• **Provided data**:
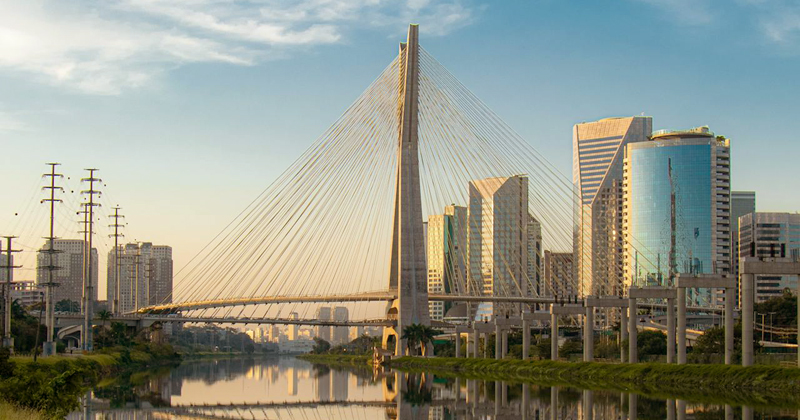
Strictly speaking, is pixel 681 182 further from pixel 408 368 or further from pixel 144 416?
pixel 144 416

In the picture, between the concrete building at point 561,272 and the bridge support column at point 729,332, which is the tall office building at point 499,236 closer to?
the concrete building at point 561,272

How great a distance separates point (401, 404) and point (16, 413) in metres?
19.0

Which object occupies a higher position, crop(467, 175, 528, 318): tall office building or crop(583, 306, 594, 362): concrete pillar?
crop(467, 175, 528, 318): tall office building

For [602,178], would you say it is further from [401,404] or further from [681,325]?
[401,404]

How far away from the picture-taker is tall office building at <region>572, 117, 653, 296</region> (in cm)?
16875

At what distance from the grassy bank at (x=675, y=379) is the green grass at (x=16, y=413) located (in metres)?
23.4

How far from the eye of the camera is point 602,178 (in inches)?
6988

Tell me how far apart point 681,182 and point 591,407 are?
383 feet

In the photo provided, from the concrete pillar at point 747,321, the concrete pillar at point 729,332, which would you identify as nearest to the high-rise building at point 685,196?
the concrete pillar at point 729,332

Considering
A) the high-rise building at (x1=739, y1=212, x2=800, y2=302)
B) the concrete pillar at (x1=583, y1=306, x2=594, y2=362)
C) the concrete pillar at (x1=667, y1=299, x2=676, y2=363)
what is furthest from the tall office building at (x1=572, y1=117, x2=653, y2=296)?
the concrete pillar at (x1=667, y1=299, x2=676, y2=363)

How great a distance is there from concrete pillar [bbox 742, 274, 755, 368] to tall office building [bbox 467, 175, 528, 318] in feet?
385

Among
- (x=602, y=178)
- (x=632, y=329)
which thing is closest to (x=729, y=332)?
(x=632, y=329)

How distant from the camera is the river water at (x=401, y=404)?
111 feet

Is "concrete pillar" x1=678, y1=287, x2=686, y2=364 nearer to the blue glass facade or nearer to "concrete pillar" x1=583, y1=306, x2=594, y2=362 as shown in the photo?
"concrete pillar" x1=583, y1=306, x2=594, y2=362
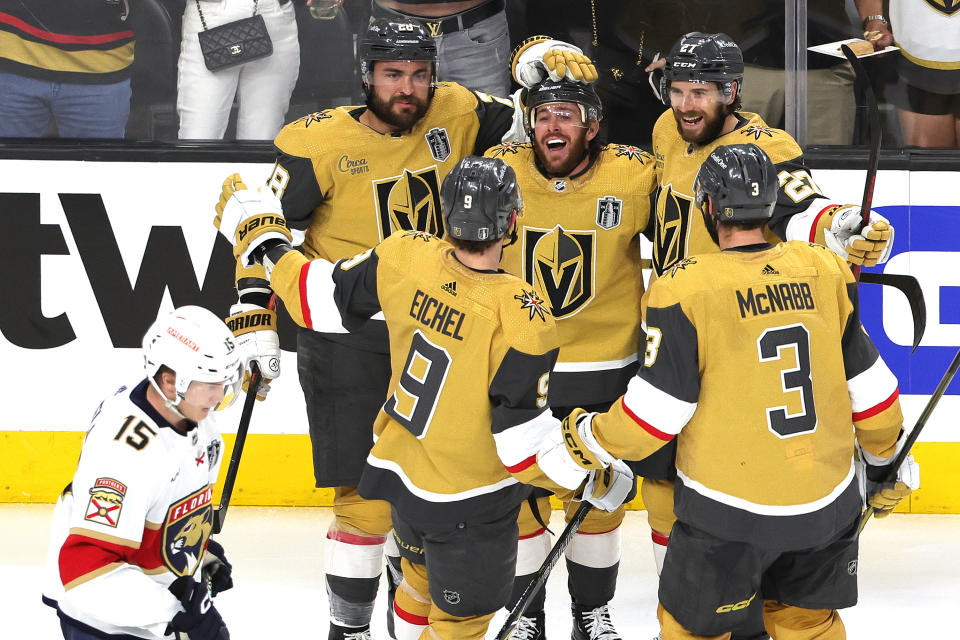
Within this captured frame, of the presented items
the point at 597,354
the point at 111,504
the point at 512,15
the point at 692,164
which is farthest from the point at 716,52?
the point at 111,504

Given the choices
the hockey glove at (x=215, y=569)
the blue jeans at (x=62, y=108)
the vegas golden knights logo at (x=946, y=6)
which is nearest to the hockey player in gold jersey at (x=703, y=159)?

--

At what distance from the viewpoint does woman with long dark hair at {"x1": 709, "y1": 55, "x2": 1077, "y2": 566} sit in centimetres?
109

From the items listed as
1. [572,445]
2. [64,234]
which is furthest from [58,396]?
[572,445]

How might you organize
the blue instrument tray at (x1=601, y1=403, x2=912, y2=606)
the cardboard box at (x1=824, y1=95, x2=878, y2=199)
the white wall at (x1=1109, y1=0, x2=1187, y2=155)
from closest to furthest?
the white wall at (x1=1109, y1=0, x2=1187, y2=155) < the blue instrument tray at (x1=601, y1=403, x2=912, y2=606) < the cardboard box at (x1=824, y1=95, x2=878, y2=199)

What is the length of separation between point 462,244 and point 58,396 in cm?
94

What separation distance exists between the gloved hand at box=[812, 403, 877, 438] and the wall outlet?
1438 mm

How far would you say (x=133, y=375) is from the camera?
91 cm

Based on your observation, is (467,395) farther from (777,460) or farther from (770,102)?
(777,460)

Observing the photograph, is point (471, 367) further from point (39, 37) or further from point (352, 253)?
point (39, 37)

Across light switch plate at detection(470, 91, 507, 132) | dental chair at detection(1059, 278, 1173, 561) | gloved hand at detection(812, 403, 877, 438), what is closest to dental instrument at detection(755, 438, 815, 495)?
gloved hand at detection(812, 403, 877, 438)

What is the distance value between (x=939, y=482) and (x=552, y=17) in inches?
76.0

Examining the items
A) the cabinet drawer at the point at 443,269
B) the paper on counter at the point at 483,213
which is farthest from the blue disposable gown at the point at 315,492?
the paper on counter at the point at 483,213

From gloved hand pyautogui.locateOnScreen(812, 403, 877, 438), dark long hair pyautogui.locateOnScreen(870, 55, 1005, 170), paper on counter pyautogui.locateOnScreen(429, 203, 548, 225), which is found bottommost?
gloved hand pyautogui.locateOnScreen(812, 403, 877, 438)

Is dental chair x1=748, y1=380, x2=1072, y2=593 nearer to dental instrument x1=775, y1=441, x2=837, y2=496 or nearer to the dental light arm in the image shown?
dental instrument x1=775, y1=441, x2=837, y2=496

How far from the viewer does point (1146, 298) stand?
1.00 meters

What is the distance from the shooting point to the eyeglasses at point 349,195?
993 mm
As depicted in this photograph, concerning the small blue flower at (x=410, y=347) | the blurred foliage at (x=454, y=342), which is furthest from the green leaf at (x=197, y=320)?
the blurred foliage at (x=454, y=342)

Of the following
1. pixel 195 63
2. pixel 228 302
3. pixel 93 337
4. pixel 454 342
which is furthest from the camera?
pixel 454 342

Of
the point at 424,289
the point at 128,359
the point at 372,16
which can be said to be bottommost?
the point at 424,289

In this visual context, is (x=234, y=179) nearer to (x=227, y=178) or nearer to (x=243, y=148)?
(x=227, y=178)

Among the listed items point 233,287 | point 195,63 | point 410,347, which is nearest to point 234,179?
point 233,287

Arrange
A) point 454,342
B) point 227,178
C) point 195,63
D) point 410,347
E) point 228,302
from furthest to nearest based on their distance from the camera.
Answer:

...

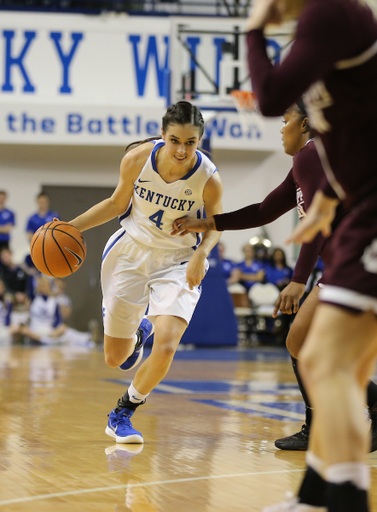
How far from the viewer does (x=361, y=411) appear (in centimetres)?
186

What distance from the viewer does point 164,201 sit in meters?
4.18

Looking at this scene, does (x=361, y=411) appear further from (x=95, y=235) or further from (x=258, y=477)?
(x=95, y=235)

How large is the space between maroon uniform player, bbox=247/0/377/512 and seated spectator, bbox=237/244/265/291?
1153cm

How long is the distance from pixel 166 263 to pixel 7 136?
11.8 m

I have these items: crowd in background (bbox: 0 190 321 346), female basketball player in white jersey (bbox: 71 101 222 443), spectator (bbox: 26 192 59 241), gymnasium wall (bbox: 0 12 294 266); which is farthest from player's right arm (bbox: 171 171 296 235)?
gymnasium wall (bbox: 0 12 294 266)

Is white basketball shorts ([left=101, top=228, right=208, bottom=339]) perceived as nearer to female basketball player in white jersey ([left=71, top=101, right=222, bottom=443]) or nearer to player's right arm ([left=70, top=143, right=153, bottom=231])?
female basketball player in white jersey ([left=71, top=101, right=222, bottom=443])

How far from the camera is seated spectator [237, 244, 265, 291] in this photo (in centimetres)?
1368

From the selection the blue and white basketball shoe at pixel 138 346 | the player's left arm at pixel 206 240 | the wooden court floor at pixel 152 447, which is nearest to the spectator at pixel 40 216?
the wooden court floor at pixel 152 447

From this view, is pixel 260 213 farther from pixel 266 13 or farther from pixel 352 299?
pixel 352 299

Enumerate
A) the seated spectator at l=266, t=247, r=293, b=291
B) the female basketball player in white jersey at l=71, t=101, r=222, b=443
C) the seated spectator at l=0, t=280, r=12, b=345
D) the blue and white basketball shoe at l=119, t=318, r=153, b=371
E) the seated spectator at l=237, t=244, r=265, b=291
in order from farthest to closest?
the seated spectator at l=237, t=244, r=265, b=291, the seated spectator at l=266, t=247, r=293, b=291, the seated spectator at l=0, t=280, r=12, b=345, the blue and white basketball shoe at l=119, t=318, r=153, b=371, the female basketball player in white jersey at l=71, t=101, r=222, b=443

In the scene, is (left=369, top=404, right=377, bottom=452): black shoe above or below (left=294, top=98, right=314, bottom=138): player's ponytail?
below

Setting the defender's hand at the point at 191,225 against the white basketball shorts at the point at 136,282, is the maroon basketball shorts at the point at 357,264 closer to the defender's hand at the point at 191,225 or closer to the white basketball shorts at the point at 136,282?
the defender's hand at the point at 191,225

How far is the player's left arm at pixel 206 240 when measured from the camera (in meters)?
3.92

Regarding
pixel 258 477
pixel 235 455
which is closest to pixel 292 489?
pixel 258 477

• **Task description**: Find every row that contains the word "farthest" and copy each of those lines in full.

• **Exercise solution**:
which is farthest from the point at 716,52?
which is farthest from the blue disposable gown at the point at 315,492?
I have these items: crowd in background (bbox: 0 190 321 346), female basketball player in white jersey (bbox: 71 101 222 443), spectator (bbox: 26 192 59 241), gymnasium wall (bbox: 0 12 294 266); which is farthest from player's right arm (bbox: 171 171 296 235)?
in order from farthest to closest?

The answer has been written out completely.